Pick up the blog post on a first year of producing events where it stops, and continue it in the same voice.

___ Excerpt

What I've Learned in My First Year Producing Events Part 1: Unexpected Beginnings

in #life3 years ago

The last years has been a challenging, yet highly rewarding experience in event production


I admit, as a 32-year old, I never possessed the ambition or solid mindset to become an event producer. In college, I had MC'ed a comedy night at a local bar, with the sole mindset of gaining more experience on stage and having a weekly platform to test my latest material.

The idea of organizing and producing events in any substantial fashion was far from view, never gaining significant real estate within the corners of my mind.

Quite honestly, I would have been content to simply remain an audience member watching from the sidelines, showing up to the latest popular festival, concert, or gathering without any desire to be an active participant or organizer.

And then, I began to run


Yes, run as in move my body in a forward motion to get my heart rate elevated and my 31-year old frame back into some semblance of agility. I was in a funk, a mild depressive state, fueled by self-doubt, career uncertainties, and an overall feeling of stagnation.

To change my state, I decided to actually give exercise a chance, testing out the widely-held notion that exercise doesn't just improve your physical state, it positively alters your mental health as well. It turns out, motion does lead to emotion, as my continuous push to get off my ass also boosted my mood.

It was on a run with my roommate where we discussed the idea of hosting a 5k with friends, as I had intended to run in some type of organized, group event. And then it dawned on us. Why not put it on ourselves? And hey, if we're running a race, we might as well turn it into a spectacle, complete with live music and art to boot.

The Lavender Lounge, our playful yet semi-professional house venue, was born.


The first event, aptly titled 'Bands of the Run', was a smashing success. For an early November Saturday afternoon, the weather gods gifted us with a gem: 75 and sunny. 11 people ran in the race and a total of five acts graced the 'stage' of our garage venue, comprised entirely of our close friends' musical acts.

Turnout was solid, maybe a total of 50-60 people throughout the day, including our neighbor across the street who stopped over on a whim to hang and take in the music. Thankfully, we have some of the most agreeable and live-and-let-live neighbors you could ever ask for, especially when putting on a live concert that was certainly loud enough to draw a noise violation.

I performed a minimal amount of MC work throughout the day, though introducing the last act brought me into my element and revived my passion for getting on stage. Whereas I tend to overthink my words when speaking to groups of people, this moment felt unrestrained, loose, and carefree.

______
___ Rows

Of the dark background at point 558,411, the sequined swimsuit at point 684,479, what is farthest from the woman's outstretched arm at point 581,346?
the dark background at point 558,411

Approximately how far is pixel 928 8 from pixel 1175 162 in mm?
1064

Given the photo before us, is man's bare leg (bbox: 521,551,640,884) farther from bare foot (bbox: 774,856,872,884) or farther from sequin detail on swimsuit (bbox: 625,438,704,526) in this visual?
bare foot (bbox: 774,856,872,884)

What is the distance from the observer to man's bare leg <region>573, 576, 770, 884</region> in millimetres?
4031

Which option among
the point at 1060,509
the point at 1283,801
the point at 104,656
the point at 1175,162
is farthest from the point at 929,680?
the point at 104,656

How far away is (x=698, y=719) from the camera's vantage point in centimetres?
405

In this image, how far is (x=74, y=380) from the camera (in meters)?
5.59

______

— Response —
For anyone who has experienced the feeling of killing it on stage, whether through standup or some form of the spoken word, you understand the intoxicating feeling of connecting with an audience, especially when you are speaking extemporaneously without a strict script or plan.

The itch had made itself known, and I needed to find a way to scratch it


Reconnecting with my former stage presence and propensity to host large events lit a fire in me to continue pursuing event production in one form or another. I knew we would host further house shows, as the birth of the Lavender Lounge wasn't meant to be just a one-off party destined to fade into our collective memory bank.

But I also wanted to pursue event production outside of merely hosting badass, over-the-top DIY house shows. With the number of musicians within my social circle, I embraced my place as someone who could help further the careers of artists close to me.

I've always been somewhat of a connector, a person who thrives on bringing different groups of people together to create memorable shared experiences. It was my college-era party house that introduced me by a 7-degrees-of-separation instance of fate to my partner of 9 years, a consistent reminder of the understated effect killer parties can have on one's life trajectory.

Following 'Bands on the Run', I began my search for a venue in Denver that would be open to having me curate a regular music showcase, offering me with a continued education in event coordination/production/ceremony mastering and providing my musically-inclined companions with a regular stage to connect with larger audiences.

It turns out, coordinating music showcases isn't always a smooth process...


Putting together a house show, especially one with little to no expectations, was a largely stress-free experience, one that slightly set me up for a more rude awakening. My unrealistic perception of event production was skewed by having such a bump-free ride my first time in the arena.

Unsurprisingly, events often don't go as planned, requiring last-minute improvisations, furious searches for replacement acts, and dancing with unplanned scheduling conflicts with the venue. Serious learning often requires a fair amount of stress and anxiety, and I've had my fair share since dipping my toes into the field of event production.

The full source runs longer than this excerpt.